Making it illegal to publish vulnerabilities without the vendor’s consent means that they won’t get fixed quickly — and everyone will be less secure.

This is a non-sequitur to me. Are you referencing something? Like, has anyone seriously proposed that? (The CSO Online link in the old essay is dead.)

If we’re looking for law proposals, how about one that explicitly protects researchers who find vulnerabilities?

Responsible disclosure makes us safer

So, you never really support that assertion in this article or the previous essay. For one thing: safer than what? Than full disclosure? I guess not, being that the essay’s title was “Full Disclosure of Security Vulnerabilities a ‘Damned Good Idea'”.

All the essay says against full disclosure is that it’s unpopular with companies, because it’s expensive and gets them bad publicity. Well, so what? They put the public at risk by releasing vulnerable software; I say vulnerabilities should be expensive, perhaps very expensive, so as to make security-ab-initio look reasonable by comparison. If a bridge is about to collapse, we don’t hide that so the engineers can save face—or so they can keep using the old cheap-but-broken engineering methods in future.

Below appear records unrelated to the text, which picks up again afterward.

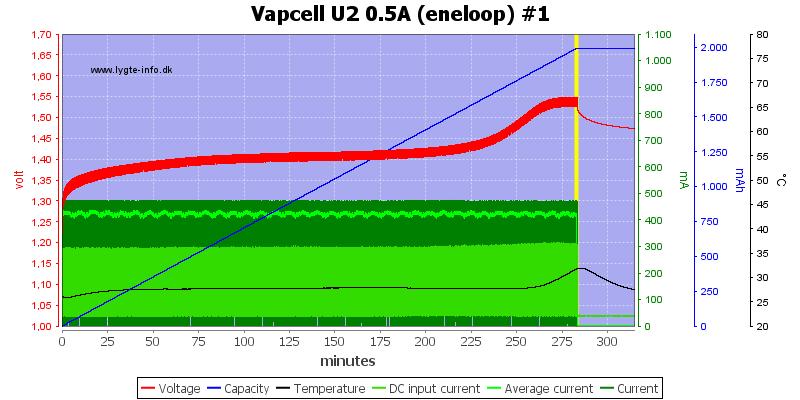 Vapcell%20U2%200.5A%20%28eneloop%29%20%231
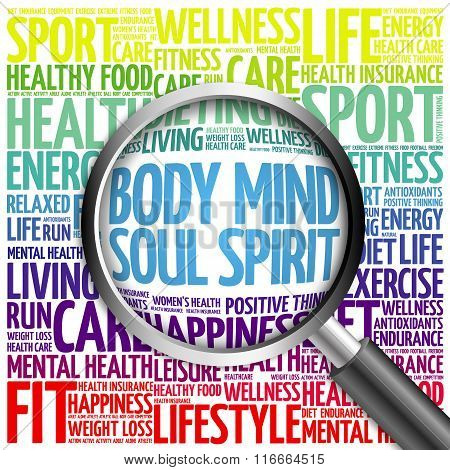 Body Mind Soul Spirit Word Cloud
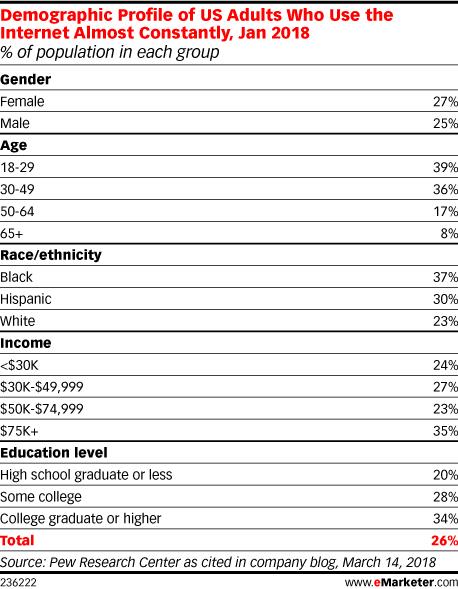 Demographic Profile of US Adults Who Use the Internet Almost Constantly, Jan 2018 (% of population in each group)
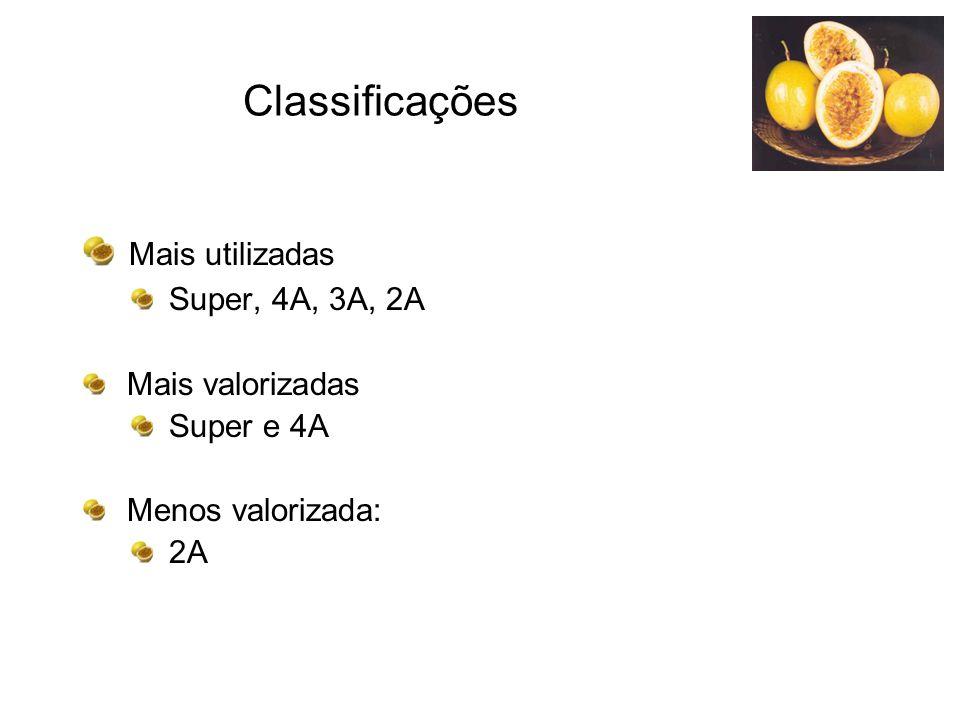 Classificações Mais utilizadas Super, 4A, 3A, 2A Mais valorizadas Super e 4A Menos valorizada: 2A
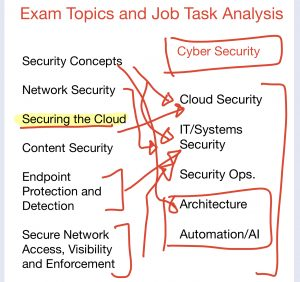 cisco scor 350-701 exam salary and job roles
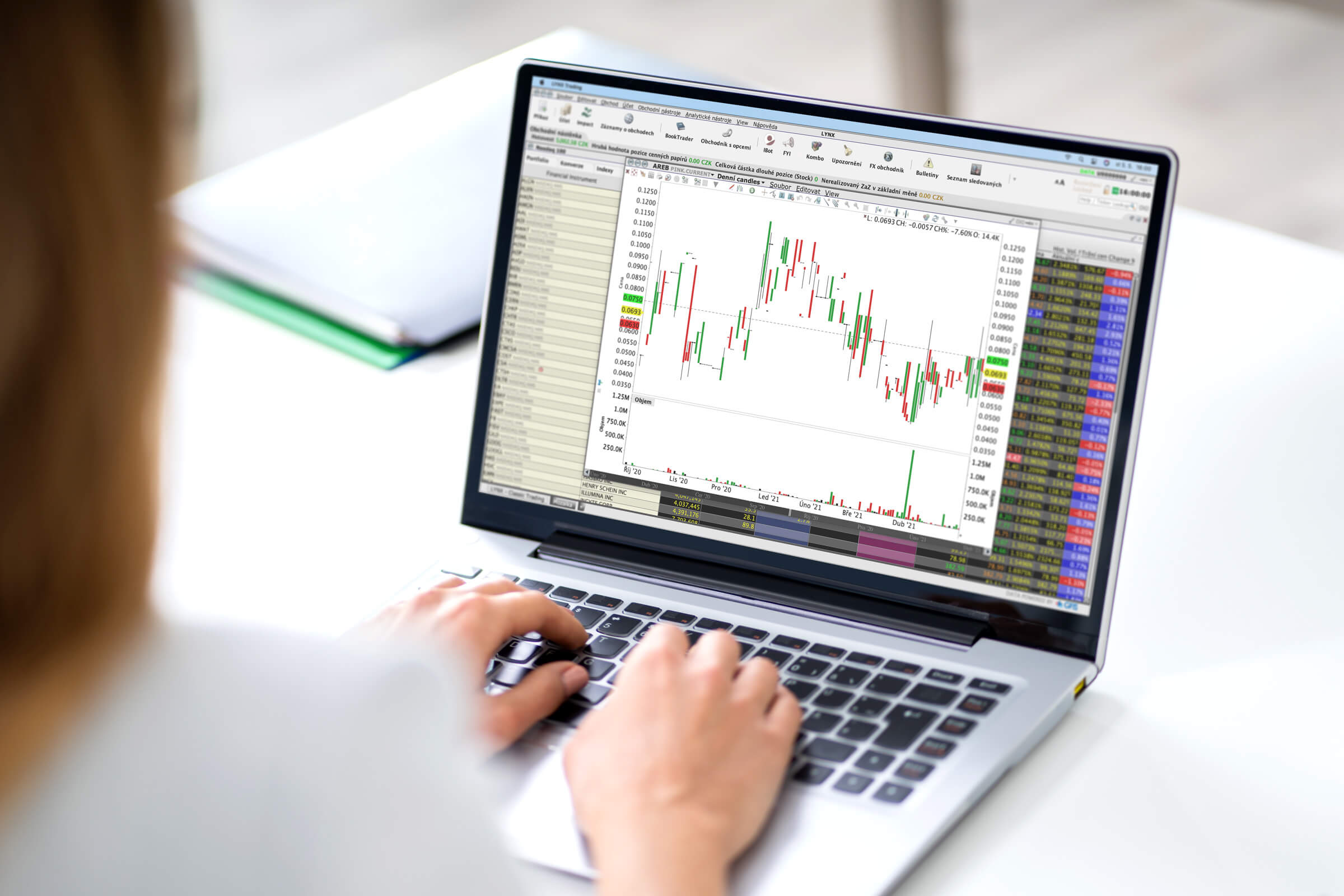 Investor a klient LYNX obchodující na platformě Trader Workstation (TWS)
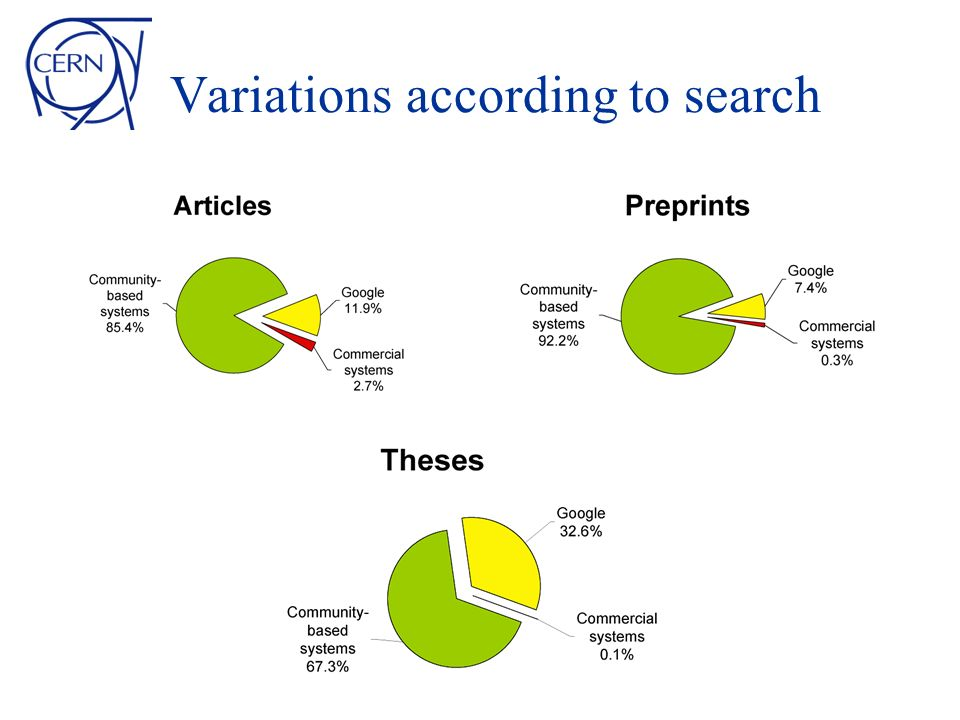 Variations according to search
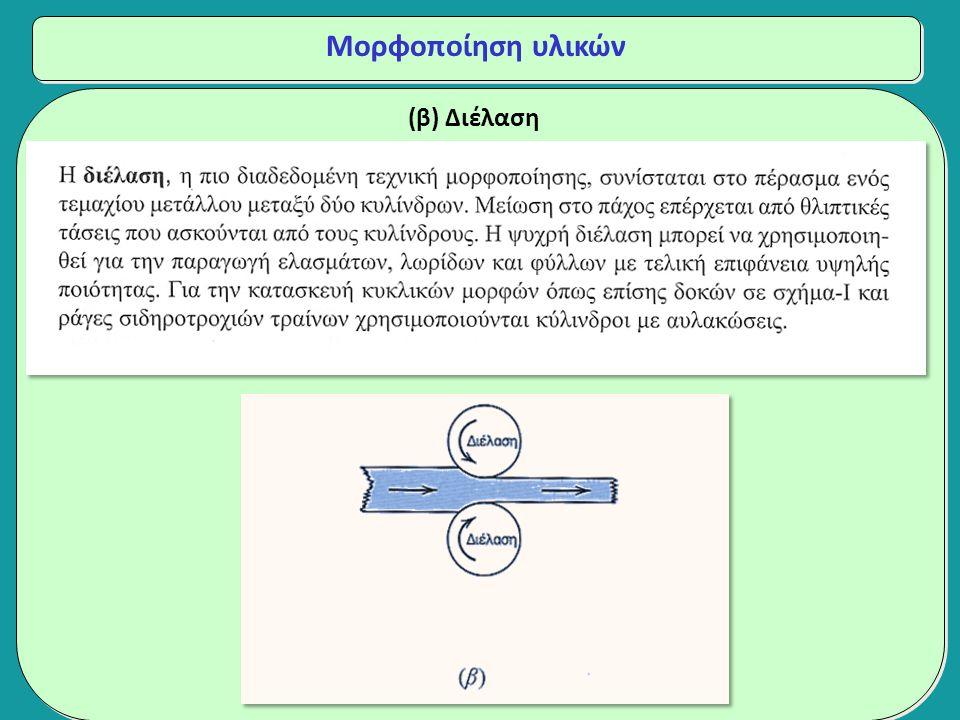 (β) Διέλαση Μορφοποίηση υλικών
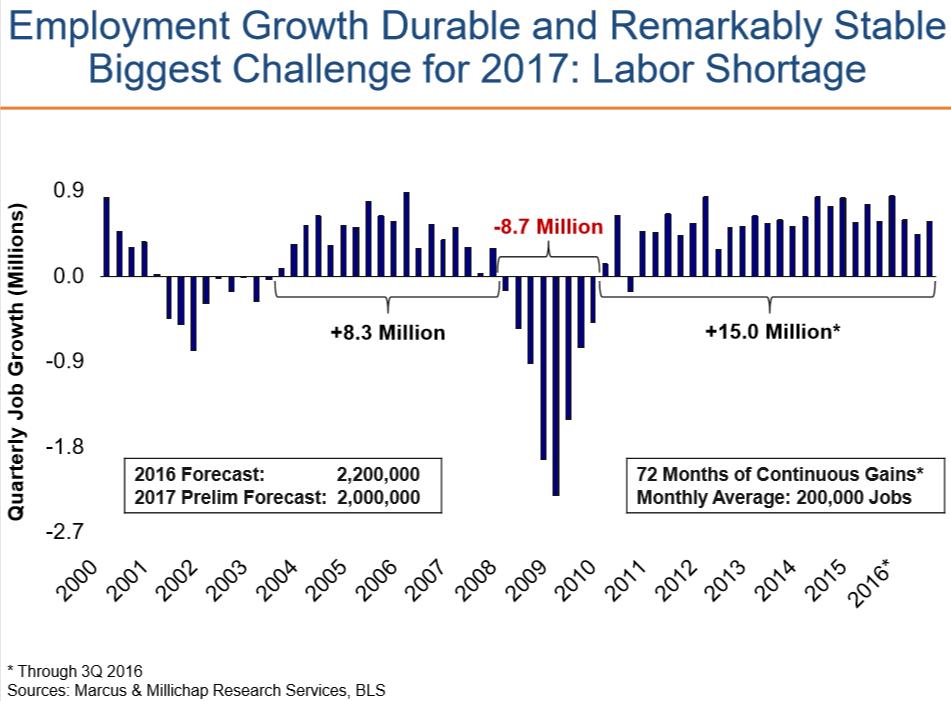 從2011年起至2016年,美國每月平均都有20萬個工作機會,2017年預估失業...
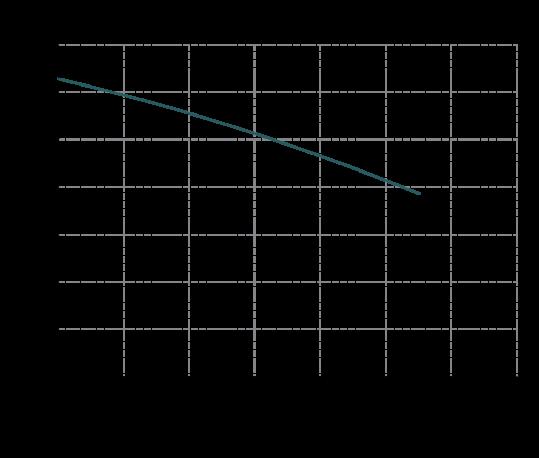 Curva-prestazioni-IM-160-539x458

(Citicorp-Center-style secrecy doesn’t work for software security because, A: the manufacturer cannot monitor everything if the general public are running copies, and B: attacks work instantly with no prior warning.)

I’ve heard other people assert that “responsible” disclosure—a terrible term, because it pushes one interpretation of a subjective term as the only correct one—is safer than immediate full disclosure. Is that supported by evidence, or just a claim software companies make for their own convenience?

echo November 14, 2018 7:11 PM

@Hubert

I’ve heard other people assert that “responsible” disclosure—a terrible term, because it pushes one interpretation of a subjective term as the only correct one—is safer than immediate full disclosure. Is that supported by evidence, or just a claim software companies make for their own convenience?

I find this term and the policy implications to be less than clear but policies and precedents do exist, and their equivalents in other domains.

Within the UK examples might be youth custody centres withholding training manuals from FOI requests because of the threat young prisoners would learn physical combat techniques to attack prison officers. In practice this isn’t true. Another example might be the broadcasting of violence or suicide may create copycats or place vulnerable people at risk.

So what you have is a balance to be struck between the task and the security issue, and replicability and scaleability, and mitigation and time.

Ultimately security is similar to applied materials science. The focus is to build an appropriately resilient system.